# Found this on the laptop, forgot I wrote it.



## Mojo Magnum (30 Oct 2010)

Wrote this while over seas a couple years ago.  I had been in theatre for five months at this point and was more than ready for a break.  I loved all the guys/gals I worked/lived with and all shots taken were in good fun.  I'm no writer, it is what it is.  As always the real purpose behind sharing this type of thing is to offer some window into the experience for the new guys/gals .    Enjoy.


Sunday January 18, 2009


Eighteen days, that’s how long I’ve got until I go home for my HLTA (vacation).  I can’t believe my luck so far.  I’ve been here in Afghanistan since late September of 08.  It’s mid January now and the rainy season is in full swing here.  Mud everywhere.  The rain comes down hard and fast, pools up and evaporates before it can sink in and make any permanent change to the dry, barren landscape that makes up this boring place.  Oh it’s exciting enough to be here, but like most Canadians, I like my excitement on a regular basis, and the novelty has most definitely worn off.  There is a famine here, rarely talked about accept in the most private of social circles.  I know it’s not a new thing, it’s mentioned in every war movie worth watching.  Dry times, literally.  No booze, and worst of all, no sex.  My thoughts inevitably shift to that which I miss most.  A certain goddess of a woman who waits not so patiently for me to return and take up my place as “the guy who keeps the kids in line”.  And not to mention “the guy who meets her needs”.   After this many months living the “dry, celebate and well mannered lifestyle that is the norm for deployed pers all over the world.  I’m ready to have my needs met as well.
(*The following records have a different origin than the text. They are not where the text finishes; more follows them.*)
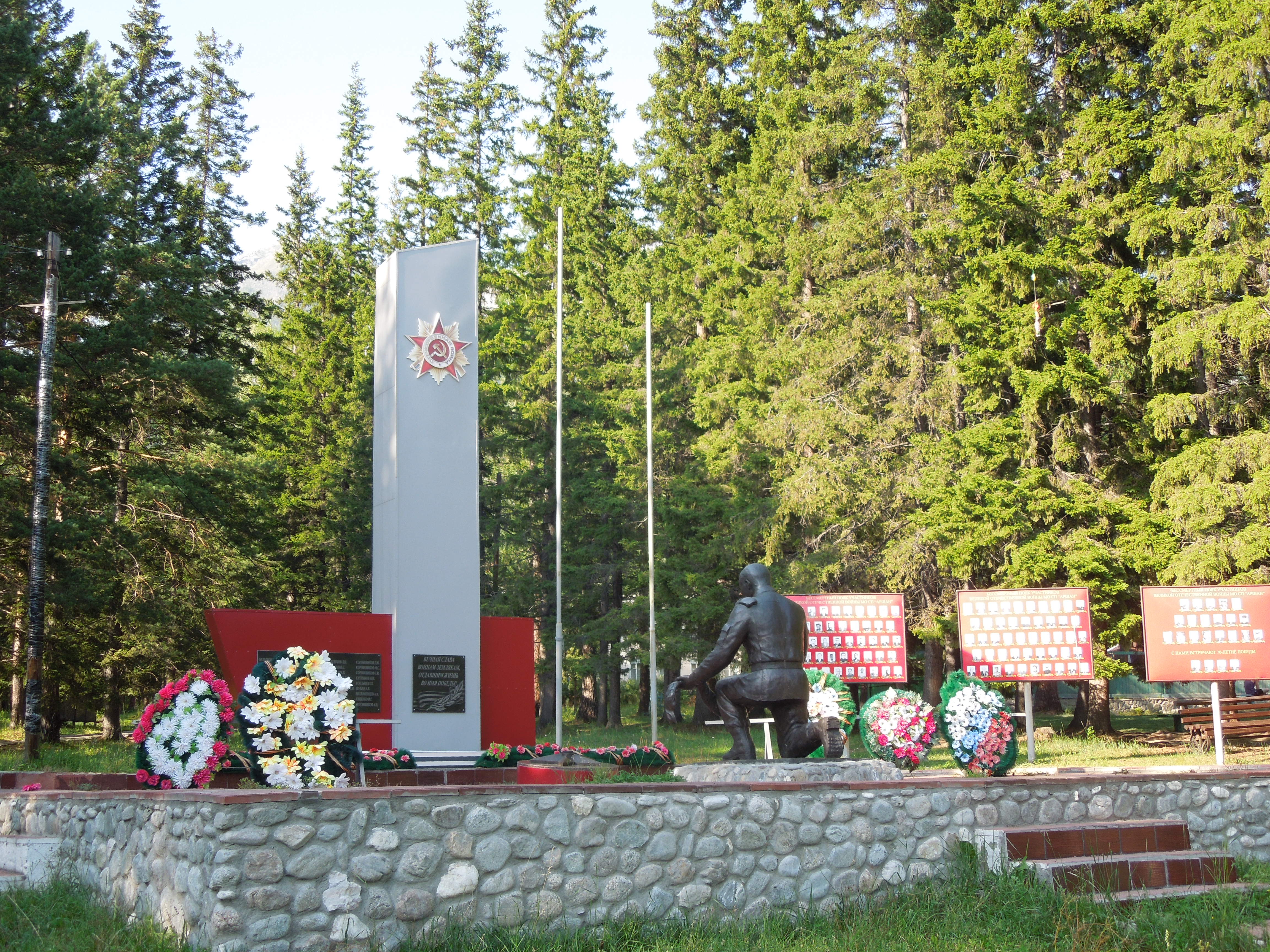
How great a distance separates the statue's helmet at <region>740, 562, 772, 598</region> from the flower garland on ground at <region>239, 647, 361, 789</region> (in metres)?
4.28

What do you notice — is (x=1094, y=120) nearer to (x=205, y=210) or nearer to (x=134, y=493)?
(x=134, y=493)

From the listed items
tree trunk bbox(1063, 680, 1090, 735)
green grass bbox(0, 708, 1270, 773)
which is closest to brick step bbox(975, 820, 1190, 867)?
green grass bbox(0, 708, 1270, 773)

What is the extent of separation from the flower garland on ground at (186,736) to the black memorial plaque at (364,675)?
267 inches

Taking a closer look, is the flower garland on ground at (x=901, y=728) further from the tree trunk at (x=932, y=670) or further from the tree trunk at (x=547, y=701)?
the tree trunk at (x=547, y=701)

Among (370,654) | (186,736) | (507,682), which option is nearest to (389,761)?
(370,654)

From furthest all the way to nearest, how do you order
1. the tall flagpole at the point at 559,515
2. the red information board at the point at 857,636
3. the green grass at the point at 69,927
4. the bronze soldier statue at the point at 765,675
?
the tall flagpole at the point at 559,515 → the red information board at the point at 857,636 → the bronze soldier statue at the point at 765,675 → the green grass at the point at 69,927

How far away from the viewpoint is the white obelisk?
48.1 feet

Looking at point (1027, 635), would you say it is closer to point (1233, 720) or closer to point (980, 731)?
point (1233, 720)

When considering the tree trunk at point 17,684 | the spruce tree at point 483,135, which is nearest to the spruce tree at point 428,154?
the spruce tree at point 483,135

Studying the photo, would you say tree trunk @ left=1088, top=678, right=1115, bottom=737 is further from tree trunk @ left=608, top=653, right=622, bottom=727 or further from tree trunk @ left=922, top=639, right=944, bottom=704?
tree trunk @ left=608, top=653, right=622, bottom=727

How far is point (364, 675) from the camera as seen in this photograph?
46.5 feet

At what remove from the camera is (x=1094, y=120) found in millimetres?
19969

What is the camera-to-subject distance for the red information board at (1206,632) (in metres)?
13.4

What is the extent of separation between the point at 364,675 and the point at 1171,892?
33.2 ft
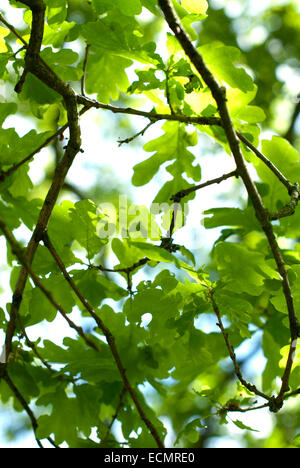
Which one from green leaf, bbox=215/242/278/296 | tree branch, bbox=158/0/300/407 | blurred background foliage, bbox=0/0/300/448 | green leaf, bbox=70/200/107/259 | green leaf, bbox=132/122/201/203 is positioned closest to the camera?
tree branch, bbox=158/0/300/407

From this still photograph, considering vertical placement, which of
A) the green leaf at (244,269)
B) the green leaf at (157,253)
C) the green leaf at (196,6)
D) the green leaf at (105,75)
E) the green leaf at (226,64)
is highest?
the green leaf at (105,75)

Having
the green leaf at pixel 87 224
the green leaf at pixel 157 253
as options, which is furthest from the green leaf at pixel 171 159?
the green leaf at pixel 157 253

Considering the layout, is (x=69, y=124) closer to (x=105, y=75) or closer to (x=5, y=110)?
(x=5, y=110)

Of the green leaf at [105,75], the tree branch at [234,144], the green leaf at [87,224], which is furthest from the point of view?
the green leaf at [105,75]

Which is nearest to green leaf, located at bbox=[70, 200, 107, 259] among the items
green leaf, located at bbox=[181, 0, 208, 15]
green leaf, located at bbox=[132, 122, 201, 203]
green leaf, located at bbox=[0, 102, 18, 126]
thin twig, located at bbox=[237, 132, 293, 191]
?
green leaf, located at bbox=[132, 122, 201, 203]

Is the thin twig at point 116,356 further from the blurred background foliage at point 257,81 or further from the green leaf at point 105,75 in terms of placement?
the blurred background foliage at point 257,81

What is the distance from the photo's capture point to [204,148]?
14.1 ft

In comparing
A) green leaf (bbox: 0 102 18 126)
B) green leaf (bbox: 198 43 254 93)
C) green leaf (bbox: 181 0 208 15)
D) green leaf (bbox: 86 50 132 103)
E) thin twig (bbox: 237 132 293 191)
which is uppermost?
green leaf (bbox: 86 50 132 103)

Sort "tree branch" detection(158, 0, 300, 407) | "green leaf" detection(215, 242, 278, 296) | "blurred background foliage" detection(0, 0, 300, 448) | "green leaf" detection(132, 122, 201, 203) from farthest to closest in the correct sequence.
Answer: "blurred background foliage" detection(0, 0, 300, 448), "green leaf" detection(132, 122, 201, 203), "green leaf" detection(215, 242, 278, 296), "tree branch" detection(158, 0, 300, 407)

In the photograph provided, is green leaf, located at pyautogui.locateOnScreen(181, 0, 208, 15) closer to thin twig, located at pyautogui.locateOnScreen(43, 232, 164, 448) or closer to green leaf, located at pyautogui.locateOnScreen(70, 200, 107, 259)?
green leaf, located at pyautogui.locateOnScreen(70, 200, 107, 259)

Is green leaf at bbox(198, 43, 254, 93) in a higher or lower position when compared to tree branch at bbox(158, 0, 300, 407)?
higher

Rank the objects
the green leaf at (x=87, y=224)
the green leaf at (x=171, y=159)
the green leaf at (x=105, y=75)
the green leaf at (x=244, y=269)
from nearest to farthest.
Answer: the green leaf at (x=244, y=269) < the green leaf at (x=87, y=224) < the green leaf at (x=171, y=159) < the green leaf at (x=105, y=75)
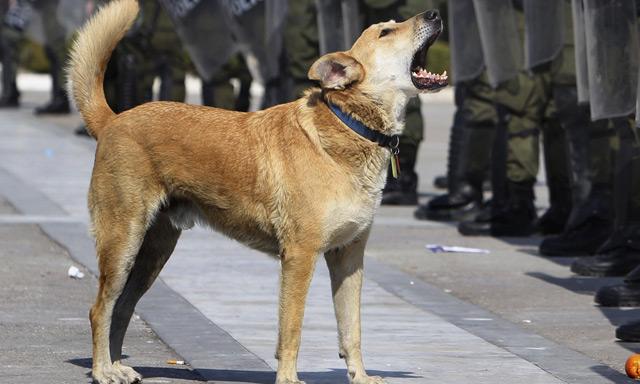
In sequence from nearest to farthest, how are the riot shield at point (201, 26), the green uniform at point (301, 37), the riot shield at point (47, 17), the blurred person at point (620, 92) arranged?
1. the blurred person at point (620, 92)
2. the green uniform at point (301, 37)
3. the riot shield at point (201, 26)
4. the riot shield at point (47, 17)

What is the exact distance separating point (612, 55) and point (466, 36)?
3109 millimetres

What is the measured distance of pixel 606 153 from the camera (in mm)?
10578

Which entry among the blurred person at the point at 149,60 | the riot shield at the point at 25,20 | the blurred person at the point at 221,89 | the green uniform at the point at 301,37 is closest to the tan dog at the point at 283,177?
the green uniform at the point at 301,37

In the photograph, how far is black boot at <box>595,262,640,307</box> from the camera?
28.7ft

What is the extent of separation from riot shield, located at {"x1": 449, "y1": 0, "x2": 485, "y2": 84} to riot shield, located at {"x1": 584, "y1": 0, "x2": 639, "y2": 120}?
294 cm

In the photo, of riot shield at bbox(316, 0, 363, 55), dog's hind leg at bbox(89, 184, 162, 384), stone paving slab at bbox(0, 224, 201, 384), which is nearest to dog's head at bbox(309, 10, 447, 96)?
dog's hind leg at bbox(89, 184, 162, 384)

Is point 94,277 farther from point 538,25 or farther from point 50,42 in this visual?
point 50,42

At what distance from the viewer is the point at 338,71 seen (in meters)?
6.66

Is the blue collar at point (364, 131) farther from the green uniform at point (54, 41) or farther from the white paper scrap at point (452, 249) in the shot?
the green uniform at point (54, 41)

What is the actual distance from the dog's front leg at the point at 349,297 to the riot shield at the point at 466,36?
5.45 m

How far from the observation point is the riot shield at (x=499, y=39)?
11.3 metres

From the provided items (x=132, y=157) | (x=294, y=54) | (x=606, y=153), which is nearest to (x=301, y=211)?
(x=132, y=157)

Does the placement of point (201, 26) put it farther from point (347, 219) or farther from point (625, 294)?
point (347, 219)

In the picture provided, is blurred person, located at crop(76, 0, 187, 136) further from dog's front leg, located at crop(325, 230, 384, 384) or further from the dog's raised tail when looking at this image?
dog's front leg, located at crop(325, 230, 384, 384)
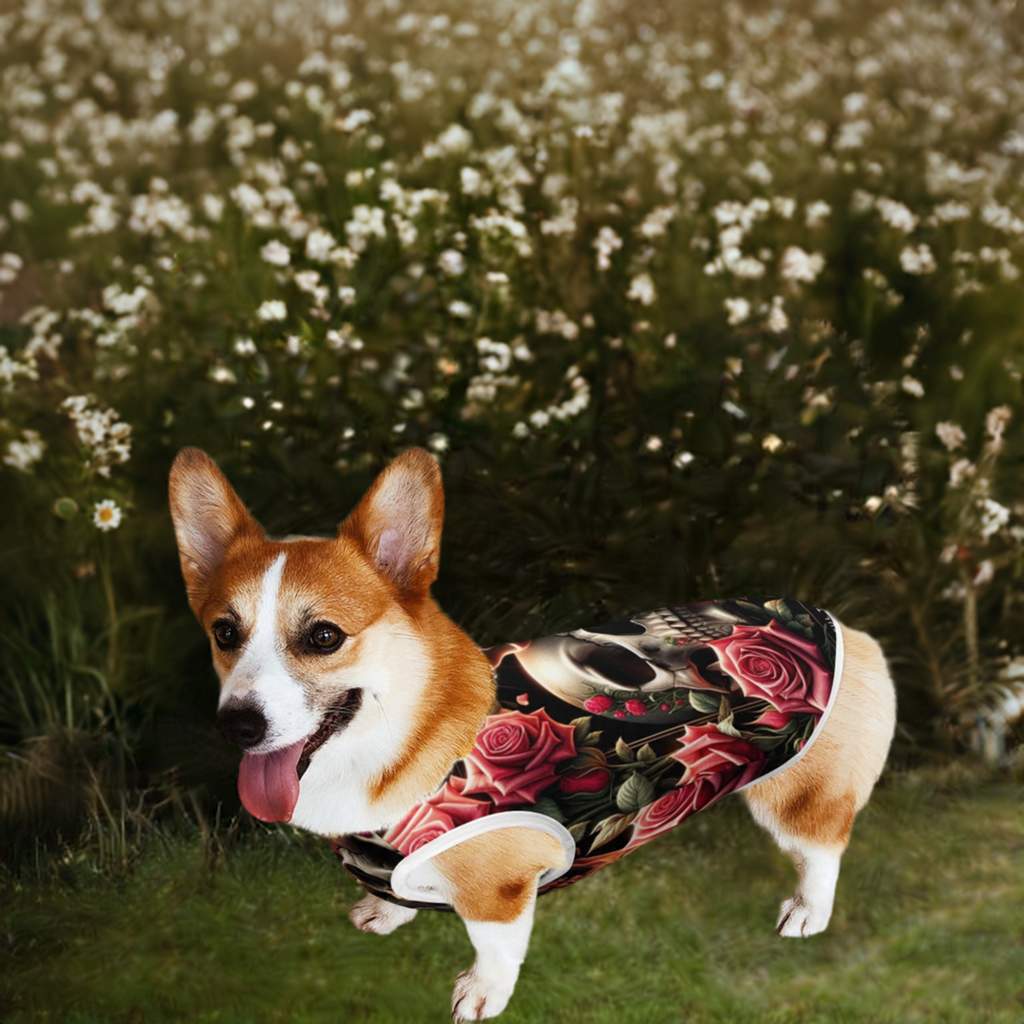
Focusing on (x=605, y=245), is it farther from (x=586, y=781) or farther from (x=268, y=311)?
(x=586, y=781)

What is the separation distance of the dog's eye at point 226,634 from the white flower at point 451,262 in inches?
29.6

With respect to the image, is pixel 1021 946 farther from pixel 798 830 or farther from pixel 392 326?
pixel 392 326

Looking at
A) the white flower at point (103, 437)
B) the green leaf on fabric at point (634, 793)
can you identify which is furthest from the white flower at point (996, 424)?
the white flower at point (103, 437)

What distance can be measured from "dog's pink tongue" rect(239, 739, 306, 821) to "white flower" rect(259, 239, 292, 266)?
83 centimetres

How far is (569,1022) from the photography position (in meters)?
1.33

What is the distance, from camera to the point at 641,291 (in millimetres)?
1611

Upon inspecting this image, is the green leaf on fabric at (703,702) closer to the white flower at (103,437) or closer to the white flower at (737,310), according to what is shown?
the white flower at (737,310)

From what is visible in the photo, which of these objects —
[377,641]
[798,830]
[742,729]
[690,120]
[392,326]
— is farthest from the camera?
[690,120]

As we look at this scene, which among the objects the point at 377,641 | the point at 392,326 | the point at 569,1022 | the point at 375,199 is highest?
the point at 375,199

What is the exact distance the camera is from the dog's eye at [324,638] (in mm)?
1084

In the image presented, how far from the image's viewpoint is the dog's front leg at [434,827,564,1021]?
1194 mm

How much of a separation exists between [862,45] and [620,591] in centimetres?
112

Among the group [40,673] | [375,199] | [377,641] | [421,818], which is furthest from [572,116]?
[40,673]

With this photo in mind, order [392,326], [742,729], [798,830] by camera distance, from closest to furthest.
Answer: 1. [742,729]
2. [798,830]
3. [392,326]
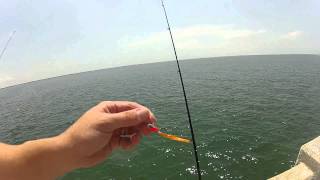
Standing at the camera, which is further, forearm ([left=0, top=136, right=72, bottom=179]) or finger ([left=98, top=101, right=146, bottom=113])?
finger ([left=98, top=101, right=146, bottom=113])

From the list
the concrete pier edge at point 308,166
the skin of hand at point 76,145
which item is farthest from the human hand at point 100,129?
the concrete pier edge at point 308,166

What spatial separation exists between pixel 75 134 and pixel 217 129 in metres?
20.7

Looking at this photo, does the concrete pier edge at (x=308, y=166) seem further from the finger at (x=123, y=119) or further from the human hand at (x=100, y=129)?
the finger at (x=123, y=119)

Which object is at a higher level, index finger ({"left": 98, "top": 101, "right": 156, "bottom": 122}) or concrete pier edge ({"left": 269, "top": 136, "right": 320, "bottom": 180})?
index finger ({"left": 98, "top": 101, "right": 156, "bottom": 122})

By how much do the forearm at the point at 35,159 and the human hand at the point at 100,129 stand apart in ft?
0.27

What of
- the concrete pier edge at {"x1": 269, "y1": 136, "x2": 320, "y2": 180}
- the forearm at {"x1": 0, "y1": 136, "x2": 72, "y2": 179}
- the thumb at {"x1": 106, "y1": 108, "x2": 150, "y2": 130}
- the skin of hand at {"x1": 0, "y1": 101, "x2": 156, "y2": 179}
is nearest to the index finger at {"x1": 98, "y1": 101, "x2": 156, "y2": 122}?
the skin of hand at {"x1": 0, "y1": 101, "x2": 156, "y2": 179}

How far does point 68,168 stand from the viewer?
2.78 m

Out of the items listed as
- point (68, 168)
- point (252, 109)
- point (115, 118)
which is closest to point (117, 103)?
point (115, 118)

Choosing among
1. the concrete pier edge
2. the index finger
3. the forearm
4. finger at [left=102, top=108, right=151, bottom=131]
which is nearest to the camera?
the forearm

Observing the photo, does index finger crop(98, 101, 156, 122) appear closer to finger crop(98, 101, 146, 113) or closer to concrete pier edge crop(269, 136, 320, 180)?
finger crop(98, 101, 146, 113)

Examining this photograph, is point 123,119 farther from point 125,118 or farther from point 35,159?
point 35,159

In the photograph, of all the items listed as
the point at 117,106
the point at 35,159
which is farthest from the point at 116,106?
the point at 35,159

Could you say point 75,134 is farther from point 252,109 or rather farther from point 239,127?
point 252,109

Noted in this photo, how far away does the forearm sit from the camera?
2388mm
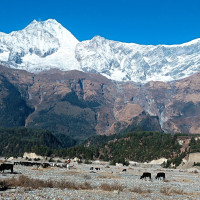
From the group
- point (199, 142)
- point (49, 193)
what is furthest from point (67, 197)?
point (199, 142)

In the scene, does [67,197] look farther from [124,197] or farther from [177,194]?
[177,194]

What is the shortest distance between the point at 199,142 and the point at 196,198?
518 ft

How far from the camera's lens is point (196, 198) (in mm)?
39812

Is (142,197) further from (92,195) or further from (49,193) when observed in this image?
(49,193)

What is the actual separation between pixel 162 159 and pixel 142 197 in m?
163

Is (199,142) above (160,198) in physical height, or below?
→ above

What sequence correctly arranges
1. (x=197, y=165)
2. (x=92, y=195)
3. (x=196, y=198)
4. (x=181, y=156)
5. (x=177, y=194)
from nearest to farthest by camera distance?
(x=92, y=195) < (x=196, y=198) < (x=177, y=194) < (x=197, y=165) < (x=181, y=156)

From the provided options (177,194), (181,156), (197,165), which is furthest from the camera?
(181,156)

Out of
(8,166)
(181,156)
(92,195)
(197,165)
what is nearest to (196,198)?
(92,195)

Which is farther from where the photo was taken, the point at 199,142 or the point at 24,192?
the point at 199,142

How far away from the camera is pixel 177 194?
43031 mm

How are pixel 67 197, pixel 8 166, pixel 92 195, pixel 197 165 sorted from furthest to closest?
pixel 197 165 < pixel 8 166 < pixel 92 195 < pixel 67 197

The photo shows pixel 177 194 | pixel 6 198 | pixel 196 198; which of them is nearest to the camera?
pixel 6 198

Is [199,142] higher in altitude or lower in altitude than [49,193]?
higher
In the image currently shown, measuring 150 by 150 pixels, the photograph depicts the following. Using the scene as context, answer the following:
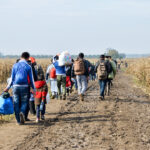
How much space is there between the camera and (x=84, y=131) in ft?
30.7

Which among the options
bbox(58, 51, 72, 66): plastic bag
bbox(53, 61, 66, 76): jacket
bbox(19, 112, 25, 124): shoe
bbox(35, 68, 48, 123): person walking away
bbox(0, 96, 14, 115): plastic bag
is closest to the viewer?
bbox(19, 112, 25, 124): shoe

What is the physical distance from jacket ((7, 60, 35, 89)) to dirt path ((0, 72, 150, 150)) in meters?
1.11

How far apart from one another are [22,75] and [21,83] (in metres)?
0.22

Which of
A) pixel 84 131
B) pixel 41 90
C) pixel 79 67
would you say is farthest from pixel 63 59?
pixel 84 131

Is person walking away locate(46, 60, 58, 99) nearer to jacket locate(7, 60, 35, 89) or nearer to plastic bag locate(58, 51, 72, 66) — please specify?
plastic bag locate(58, 51, 72, 66)

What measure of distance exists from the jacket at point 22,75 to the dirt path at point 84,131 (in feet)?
3.65

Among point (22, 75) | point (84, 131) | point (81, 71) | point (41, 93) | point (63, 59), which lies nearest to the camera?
point (84, 131)

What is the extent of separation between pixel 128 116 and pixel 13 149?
523cm

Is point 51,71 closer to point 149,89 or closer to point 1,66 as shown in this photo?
point 149,89

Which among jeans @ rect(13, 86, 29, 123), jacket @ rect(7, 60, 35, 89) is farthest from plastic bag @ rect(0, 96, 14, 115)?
jacket @ rect(7, 60, 35, 89)

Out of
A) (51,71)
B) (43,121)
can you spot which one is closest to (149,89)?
(51,71)

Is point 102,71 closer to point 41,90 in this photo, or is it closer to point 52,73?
point 52,73

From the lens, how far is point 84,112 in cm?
1269

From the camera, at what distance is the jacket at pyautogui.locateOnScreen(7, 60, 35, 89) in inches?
391
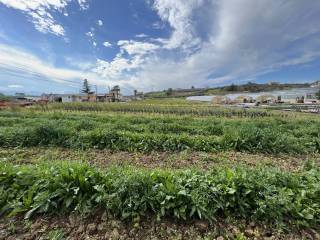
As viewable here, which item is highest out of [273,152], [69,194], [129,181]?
[129,181]

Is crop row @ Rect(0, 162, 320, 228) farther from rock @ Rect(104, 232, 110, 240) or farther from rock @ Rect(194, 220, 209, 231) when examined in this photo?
rock @ Rect(104, 232, 110, 240)

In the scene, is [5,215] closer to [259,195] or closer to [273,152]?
[259,195]

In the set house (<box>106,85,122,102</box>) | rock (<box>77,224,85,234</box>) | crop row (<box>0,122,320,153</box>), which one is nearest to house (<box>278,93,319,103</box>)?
crop row (<box>0,122,320,153</box>)

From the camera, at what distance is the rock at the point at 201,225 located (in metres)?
2.23

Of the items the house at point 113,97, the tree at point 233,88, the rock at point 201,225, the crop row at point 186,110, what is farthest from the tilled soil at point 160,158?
the tree at point 233,88

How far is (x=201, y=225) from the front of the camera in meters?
2.26

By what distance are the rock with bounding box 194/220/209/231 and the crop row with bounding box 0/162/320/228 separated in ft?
0.25

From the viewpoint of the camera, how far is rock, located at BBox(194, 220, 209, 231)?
223 centimetres

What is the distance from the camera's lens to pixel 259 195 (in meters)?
2.52

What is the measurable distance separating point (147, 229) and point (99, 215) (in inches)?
29.0

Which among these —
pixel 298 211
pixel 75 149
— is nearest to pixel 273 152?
pixel 298 211

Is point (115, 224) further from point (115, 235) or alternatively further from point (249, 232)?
point (249, 232)

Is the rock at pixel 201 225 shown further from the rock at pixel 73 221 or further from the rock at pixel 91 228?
the rock at pixel 73 221

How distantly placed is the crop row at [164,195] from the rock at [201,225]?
3.0 inches
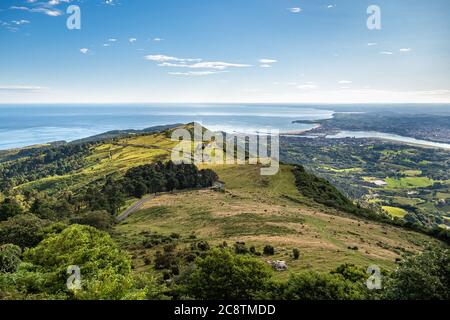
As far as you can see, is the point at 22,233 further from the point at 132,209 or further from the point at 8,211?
the point at 132,209

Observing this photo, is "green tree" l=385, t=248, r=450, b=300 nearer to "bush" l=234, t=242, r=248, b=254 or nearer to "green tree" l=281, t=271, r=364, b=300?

Whatever I was looking for in this experience, I’ve found it.  As is common in my experiences in life, the meteoric rise to the top has been somewhat elusive.  In fact, as is common in my experiences in life, covering my ass is about the most I can hope to successfully achieve, and even then with some room for improvement.  In my five months in theatre I have narrowly escaped a prison sentence, had a Navy guy try to charge me with insubordination and after a full year of work up training, had my job completely changed as soon as I stepped off the plane.  I’ve been out on the road standing next to wild hawgee’s, ran some two hundred fifty meters of exposed road in IED country with all my ‘full battle rattle” on to get to other troops in need of my assistance (I’m the radio guy), and found myself standing where other Canadians had died just days before.  But, at least I’m not in the factory anymore.  I spent ten years of my life living the very meaning of James Taylor’s song “Mill worker”.  Day in, day out, mouse on a wheel and whatever awaits me down this road I would gladly accept it over never having experienced anything but the same four walls for the duration of my adult life.  I don’t know how some people do it.  I suppose it’s how you are raised.  One too many talks from Mom about how I can do anything, and be anything I set my mind to.  So here I am,  turning 38 in five months and damn, what a wild ride so far.  I’ve married the love of my life, weathered the challenges that marriage brings, I’m the Father of three teenaged sons, all of whom show wondrous potential for the future of which I am excited to see, and I am embarking upon a new journey as a middle aged Private in the Canadian Army.  It’s been everything I’ve hoped for.  Adventure, travel, steady pay and benefits for the family, and of course, many a new friend to share the adventure with.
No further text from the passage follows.